▶ [PFLICHTAUFGABE 1]
Welche Spannung erreicht die Stromversorgung des Schienensystems laut dem Text über Stromschienenverteiler höchstens?

▶ [VORLIEGENDER TEXT]
Zudem erforderte die Einrichtung eines jeden Abgangskastens, etwa für die Stromversorgung eines neu hinzugekommenen Racks, einen zeitlich ausreichenden Planungsvorlauf sowie kalkulierte Downtime für den Einsatz eines Elektrikers. Heute stellen speziell für den Einsatz im Data Center konzipierte, schienenbasierte Stromverteilungssysteme nicht nur eine echte Alternative zu den Verkabelungslösungen dar, sondern sind diesen sogar hinsichtlich Wirtschaftlichkeit, Anwenderfreundlichkeit und Flexibilität überlegen.

Die Elemente der Stromschiene auf einen Blick

Das Funktionsprinzip von Stromschienenverteilern

Eine Stromverteilung per Schiene erfolgt zum Beispiel bei einer Lösung namens Starline über modular erweiterbare Schienenprofile, die an der Gebäude­decke oder im Doppelboden befestigt werden. Miteinander verbunden sind die einzelnen Aluminiumprofile über schrauben- und bolzenfreie Steckverbinder, die von der Länge her so dimensioniert sind, dass eine optimale Wärmeableitung gegeben und daher eine temperaturbedingte Lockerung oder gar ein Lösen der Verbindungselemente ausgeschlossen ist. Die Stromeinspeisung selbst erfolgt an nur einer zentralen Stelle und versorgt das gesamte Schienensystem, je nach Anforderung, mit Stromstärken von 100, 225, 250, 400 oder 800 Ampere und mit einer Spannung von bis zu 415 Volt.

Überall, wo in einer IT-Umgebung Strom benötigt wird, zum Beispiel an jedem Server-Rack, lässt sich einfach ein Abgangskasten als Verteilereinheit in das Schienenprofil einpassen. Die Montage erfolgt über nur zwei Handgriffe, nämlich das Einstecken der Kupplung des Abgangskastens in das Gehäuse des Schienenprofils und eine abschliessende 90-Grad-Drehung. – Dieses simple Verfahren dürfte allen geläufig sein, die schon einmal mit Fischertechnik-Bausteinen hantiert haben. Dann stehen über den Abgangskästen ein- oder auch dreiphasige Stromanschlüsse zur Verfügung, über die Schrank-PDU-Stromleisten angeschlossen werden können, mittels derer sich die gesamte Hardware in einem Rack mit Strom versorgen lässt.

▶ [PFLICHTAUFGABE 2]
Entnimm den Einträgen jede Zeile, in der das Wort "siding" vorkommt.

▶ [EINTRÄGE]

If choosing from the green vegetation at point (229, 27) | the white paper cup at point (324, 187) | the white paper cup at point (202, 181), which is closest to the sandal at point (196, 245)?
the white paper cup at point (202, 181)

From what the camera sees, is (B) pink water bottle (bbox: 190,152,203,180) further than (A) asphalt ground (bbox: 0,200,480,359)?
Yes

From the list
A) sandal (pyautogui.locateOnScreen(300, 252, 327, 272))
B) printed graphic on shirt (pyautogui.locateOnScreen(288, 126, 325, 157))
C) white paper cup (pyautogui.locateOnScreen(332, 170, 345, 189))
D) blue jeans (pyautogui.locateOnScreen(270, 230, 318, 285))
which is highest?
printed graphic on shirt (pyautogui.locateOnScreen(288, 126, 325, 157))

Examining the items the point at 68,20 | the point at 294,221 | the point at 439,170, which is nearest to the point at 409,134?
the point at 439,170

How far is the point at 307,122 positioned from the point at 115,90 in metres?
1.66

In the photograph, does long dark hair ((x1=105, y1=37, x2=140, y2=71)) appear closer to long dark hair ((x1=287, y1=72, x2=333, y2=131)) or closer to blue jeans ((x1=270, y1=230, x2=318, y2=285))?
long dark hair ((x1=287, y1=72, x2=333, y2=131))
==
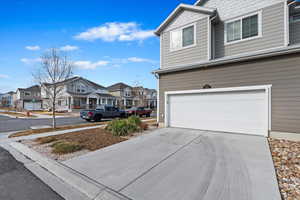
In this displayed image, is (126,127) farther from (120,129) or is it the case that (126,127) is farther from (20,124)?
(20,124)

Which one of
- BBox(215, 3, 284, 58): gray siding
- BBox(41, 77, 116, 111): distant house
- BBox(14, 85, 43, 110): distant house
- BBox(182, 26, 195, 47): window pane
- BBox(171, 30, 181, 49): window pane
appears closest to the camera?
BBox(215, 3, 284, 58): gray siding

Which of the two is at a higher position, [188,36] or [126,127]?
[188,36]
...
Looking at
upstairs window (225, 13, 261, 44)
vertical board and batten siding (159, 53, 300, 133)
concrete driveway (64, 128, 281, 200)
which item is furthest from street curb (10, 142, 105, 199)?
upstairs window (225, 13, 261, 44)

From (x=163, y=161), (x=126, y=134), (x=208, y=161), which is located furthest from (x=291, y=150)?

▶ [FERTIGE ANTWORT 1]
Bis zu 415 Volt.

▶ [FERTIGE ANTWORT 2]
- BBox(215, 3, 284, 58): gray siding
BBox(215, 3, 284, 58): gray siding
vertical board and batten siding (159, 53, 300, 133)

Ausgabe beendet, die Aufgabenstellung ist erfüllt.